> [Instructions to follow]
Answer these questions from the article on Game Expo East Kent:
1. What slogan did the event use?
2. Which amusement park did the event move to in 2017?
3. What attendance figure is given for 2019?

> [Extract provided]
+ + + + +

- Status: Defunct
- Genre: Retro gaming; Indie gaming;
- Frequency: Annually
- Venue: Winter Gardens; Dreamland Margate;
- Locations: Margate, England
- Years active: 2012–2020
- Founded: 2011
- Founder: Kate Kneale; Tom Kneale;
- Attendance: 50,000 (2019)
- Organised by: Marine Studios
- Website: GEEK Play

= Game Expo East Kent =

Annual game expo held in Margate, UK

Game Expo East Kent (GEEK) was a retro gaming expo in held in Margate, UK. The annual event was held during the February half term break, with the slogan "Meet, Make, Play". It was founded by Houghton Kneale Design and Marine Studios in 2011, and created by director Kate Kneale and her son Tom to encourage families to meet and interact with game developers and artists.

Beginning in 2012, the event was initially held at the Winter Gardens, but started taking place at the amusement park Dreamland Margate in 2017. GEEK showcased the history of games of various kinds, from board games, pinball machines and the earliest PC games, arcade games and video game consoles, to the most recent games including indie games, virtual reality games and augmented reality games. The exhibition had hundreds of consoles from very early models to current models, all of which were playable, and also included talks, presentations and workshops.

+ + + + +

> [Data extracts]

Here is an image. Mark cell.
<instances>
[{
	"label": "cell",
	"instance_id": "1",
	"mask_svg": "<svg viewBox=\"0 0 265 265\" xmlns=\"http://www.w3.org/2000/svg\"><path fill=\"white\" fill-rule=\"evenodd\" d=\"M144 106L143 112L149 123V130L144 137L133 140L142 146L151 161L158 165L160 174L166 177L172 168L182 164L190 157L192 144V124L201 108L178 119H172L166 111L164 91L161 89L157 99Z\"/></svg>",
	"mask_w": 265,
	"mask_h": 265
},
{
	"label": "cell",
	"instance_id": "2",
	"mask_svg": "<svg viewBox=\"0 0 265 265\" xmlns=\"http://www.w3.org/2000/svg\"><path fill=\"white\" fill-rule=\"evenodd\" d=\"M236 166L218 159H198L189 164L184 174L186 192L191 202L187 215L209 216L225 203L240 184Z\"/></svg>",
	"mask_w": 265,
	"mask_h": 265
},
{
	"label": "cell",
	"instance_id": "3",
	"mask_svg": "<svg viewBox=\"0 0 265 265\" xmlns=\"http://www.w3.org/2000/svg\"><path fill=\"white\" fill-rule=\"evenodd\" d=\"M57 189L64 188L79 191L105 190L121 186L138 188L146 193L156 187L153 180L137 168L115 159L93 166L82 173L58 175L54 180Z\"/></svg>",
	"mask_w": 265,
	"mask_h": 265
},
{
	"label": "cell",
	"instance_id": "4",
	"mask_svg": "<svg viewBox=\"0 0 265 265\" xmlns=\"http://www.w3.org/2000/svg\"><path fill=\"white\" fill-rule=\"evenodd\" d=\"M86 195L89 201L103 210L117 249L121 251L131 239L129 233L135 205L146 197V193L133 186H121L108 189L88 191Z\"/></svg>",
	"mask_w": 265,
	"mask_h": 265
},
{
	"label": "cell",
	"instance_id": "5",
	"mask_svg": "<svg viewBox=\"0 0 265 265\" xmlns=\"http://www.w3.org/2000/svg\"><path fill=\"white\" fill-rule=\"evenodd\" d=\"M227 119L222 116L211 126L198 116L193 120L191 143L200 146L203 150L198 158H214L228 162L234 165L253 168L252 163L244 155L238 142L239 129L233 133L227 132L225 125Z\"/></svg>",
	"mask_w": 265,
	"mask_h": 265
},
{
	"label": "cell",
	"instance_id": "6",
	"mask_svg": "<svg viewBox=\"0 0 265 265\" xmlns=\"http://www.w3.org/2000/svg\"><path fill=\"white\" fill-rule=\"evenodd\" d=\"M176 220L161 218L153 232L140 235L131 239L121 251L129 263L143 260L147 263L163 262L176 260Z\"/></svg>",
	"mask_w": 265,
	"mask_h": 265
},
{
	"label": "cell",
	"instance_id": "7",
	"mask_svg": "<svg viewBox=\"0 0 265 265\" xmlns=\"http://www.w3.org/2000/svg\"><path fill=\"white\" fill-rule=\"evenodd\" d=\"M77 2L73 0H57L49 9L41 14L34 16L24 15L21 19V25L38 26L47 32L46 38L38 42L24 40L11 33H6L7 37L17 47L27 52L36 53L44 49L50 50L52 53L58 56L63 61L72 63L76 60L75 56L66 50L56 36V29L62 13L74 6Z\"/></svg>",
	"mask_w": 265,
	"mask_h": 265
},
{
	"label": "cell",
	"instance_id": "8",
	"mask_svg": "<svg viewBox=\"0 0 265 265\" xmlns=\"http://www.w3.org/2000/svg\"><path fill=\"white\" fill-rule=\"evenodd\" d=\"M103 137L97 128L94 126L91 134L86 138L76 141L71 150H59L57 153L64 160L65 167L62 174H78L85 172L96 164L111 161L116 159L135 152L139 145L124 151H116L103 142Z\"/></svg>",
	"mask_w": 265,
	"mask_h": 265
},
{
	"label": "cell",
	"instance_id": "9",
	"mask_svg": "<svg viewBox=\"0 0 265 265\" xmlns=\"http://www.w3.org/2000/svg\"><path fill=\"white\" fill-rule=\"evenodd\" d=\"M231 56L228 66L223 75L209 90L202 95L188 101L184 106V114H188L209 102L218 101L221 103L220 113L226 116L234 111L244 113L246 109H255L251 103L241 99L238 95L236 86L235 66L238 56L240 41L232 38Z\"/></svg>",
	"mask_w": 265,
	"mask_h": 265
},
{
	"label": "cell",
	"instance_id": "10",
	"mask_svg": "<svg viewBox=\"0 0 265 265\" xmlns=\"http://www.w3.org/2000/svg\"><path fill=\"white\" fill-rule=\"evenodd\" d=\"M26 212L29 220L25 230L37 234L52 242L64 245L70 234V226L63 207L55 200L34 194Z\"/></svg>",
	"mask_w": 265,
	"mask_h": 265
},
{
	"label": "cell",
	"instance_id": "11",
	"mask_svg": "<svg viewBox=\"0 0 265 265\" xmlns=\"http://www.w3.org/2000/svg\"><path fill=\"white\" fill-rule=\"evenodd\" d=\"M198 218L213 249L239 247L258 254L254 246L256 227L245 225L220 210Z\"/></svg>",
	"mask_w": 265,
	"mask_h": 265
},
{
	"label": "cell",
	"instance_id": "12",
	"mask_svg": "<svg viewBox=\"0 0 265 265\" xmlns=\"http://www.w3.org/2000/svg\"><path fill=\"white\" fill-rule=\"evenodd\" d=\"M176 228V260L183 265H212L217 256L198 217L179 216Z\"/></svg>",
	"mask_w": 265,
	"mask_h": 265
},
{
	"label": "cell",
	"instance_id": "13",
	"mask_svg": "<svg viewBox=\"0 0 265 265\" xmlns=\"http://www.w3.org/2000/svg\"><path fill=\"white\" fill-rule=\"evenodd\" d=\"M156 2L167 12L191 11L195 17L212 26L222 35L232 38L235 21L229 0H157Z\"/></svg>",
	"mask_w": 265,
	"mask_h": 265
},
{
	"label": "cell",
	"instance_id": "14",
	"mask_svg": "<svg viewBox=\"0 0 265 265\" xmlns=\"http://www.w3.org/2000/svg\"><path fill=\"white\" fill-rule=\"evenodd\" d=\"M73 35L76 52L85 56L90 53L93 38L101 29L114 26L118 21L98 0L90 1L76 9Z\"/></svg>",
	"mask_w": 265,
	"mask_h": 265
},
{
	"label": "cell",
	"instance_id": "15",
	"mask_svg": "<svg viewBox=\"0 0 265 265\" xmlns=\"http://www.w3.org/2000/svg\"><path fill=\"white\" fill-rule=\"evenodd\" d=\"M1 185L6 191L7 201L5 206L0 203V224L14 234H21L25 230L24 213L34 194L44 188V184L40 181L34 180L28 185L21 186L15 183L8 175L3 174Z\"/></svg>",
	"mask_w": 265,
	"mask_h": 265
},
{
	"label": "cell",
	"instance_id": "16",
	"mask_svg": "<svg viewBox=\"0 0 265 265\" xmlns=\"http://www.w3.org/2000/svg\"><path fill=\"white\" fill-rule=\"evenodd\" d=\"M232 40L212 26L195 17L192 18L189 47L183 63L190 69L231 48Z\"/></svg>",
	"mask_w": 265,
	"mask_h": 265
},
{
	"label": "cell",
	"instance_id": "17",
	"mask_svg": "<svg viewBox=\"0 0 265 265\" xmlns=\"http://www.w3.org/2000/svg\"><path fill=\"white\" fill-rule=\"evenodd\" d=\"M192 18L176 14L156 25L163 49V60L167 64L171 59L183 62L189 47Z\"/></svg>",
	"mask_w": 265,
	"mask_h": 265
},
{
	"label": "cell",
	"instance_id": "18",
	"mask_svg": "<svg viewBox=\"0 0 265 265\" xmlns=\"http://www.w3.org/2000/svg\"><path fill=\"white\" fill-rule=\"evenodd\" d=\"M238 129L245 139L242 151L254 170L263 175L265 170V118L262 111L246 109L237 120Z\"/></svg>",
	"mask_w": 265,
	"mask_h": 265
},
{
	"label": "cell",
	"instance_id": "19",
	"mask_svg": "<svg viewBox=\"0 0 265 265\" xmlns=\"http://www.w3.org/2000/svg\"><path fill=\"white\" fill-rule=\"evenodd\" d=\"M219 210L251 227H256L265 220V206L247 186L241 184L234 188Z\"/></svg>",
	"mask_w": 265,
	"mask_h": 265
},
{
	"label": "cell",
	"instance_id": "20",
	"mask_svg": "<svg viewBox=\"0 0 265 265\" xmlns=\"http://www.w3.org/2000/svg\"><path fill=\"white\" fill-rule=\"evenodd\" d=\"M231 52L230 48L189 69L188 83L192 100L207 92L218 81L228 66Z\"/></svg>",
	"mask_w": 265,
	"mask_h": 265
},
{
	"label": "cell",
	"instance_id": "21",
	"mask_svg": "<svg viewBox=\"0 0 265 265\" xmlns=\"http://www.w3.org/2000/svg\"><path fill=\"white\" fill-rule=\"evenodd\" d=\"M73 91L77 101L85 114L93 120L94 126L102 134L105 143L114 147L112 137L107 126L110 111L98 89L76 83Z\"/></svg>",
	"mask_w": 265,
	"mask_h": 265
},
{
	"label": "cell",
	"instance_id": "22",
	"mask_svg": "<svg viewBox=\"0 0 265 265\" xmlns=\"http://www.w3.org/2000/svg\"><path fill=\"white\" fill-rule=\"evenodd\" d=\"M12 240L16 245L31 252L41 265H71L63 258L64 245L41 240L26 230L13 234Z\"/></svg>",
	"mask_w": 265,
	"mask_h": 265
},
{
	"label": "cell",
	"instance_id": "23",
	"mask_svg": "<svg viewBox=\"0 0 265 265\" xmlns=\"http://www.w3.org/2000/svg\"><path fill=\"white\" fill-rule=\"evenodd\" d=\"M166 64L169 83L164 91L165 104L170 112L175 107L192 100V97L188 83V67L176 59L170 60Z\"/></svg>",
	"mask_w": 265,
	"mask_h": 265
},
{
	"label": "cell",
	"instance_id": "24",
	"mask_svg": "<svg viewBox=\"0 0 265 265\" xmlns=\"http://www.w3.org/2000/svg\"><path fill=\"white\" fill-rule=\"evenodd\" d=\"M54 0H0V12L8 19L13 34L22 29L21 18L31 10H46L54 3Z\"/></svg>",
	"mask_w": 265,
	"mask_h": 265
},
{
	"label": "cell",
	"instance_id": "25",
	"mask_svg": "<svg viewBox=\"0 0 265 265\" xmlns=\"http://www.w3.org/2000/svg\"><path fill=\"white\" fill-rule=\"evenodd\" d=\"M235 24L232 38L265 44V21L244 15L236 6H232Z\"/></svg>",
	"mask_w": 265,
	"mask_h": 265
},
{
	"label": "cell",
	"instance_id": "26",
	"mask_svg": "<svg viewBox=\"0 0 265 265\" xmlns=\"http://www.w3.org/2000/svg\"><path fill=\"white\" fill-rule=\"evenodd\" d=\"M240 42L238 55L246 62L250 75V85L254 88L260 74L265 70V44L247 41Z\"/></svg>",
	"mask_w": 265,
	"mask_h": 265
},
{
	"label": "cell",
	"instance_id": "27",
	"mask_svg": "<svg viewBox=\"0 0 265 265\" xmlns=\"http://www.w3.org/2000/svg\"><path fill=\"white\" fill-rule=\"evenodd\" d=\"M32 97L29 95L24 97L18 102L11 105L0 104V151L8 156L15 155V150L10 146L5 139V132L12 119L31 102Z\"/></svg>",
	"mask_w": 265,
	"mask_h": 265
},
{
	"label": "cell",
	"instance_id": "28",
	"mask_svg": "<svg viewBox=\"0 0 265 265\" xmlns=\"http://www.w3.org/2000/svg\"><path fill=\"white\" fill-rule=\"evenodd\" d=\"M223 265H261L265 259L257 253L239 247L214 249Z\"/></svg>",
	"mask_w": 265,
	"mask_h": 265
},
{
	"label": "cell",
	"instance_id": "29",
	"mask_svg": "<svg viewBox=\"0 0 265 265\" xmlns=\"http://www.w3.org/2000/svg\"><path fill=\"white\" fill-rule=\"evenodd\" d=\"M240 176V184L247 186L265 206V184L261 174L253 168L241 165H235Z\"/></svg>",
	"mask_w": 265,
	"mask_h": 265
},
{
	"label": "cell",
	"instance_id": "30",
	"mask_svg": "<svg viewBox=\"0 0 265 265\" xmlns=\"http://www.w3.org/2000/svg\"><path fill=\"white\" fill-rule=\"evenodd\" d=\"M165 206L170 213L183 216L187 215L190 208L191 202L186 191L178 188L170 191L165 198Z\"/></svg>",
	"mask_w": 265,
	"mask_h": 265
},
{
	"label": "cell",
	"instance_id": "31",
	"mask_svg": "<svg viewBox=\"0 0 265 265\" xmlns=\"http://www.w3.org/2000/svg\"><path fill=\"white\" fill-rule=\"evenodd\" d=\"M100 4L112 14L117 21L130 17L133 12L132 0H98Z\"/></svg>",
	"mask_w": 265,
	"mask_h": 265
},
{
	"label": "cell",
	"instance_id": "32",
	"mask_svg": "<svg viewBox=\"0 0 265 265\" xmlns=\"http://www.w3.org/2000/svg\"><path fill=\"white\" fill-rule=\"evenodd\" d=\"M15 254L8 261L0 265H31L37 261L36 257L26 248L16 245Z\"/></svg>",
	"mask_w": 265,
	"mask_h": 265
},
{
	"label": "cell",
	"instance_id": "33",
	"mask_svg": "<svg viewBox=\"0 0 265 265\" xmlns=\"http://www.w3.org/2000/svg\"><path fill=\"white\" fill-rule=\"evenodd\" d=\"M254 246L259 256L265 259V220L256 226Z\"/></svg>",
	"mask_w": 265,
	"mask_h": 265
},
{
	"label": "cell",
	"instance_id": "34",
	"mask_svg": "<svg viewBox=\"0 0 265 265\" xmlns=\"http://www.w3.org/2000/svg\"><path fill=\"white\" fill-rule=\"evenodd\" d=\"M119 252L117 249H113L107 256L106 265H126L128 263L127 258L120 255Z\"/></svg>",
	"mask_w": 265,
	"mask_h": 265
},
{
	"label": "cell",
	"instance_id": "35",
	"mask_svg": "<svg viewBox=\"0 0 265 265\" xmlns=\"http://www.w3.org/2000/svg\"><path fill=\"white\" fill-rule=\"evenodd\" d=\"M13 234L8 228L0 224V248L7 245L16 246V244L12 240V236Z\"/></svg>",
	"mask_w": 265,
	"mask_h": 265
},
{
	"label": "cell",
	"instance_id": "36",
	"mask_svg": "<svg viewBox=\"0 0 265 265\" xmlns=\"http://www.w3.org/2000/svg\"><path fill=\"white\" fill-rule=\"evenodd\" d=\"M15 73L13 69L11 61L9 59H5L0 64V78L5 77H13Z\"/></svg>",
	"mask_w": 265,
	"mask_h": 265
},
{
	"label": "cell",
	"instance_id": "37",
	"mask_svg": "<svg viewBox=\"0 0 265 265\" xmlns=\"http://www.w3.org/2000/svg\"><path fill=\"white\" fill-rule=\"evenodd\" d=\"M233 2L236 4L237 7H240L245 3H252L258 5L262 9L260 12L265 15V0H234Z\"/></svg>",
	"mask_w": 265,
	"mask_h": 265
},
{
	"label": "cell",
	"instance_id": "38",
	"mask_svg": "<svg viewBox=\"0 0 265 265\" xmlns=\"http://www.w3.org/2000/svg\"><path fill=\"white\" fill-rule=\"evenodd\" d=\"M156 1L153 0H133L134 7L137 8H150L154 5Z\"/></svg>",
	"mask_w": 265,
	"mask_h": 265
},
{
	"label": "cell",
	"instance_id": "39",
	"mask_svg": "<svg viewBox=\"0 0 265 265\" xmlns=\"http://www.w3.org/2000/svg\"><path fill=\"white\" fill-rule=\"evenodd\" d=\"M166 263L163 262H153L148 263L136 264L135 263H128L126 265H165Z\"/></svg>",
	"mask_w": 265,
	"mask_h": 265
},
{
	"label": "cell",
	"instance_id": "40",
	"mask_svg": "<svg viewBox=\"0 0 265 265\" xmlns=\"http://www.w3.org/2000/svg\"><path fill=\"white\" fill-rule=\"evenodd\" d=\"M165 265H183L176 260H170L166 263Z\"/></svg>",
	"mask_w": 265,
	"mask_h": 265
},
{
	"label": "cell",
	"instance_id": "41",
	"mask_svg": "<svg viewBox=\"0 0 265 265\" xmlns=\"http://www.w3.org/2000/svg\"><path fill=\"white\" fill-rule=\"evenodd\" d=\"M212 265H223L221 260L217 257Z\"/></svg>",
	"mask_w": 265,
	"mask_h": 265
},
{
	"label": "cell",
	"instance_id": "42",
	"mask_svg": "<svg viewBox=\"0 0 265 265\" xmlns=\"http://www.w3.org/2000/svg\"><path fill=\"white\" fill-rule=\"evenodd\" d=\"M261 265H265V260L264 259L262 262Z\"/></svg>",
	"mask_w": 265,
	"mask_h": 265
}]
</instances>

+ + + + +

> [Result of this task]
1. "Meet, Make, Play"
2. Dreamland Margate
3. 50,000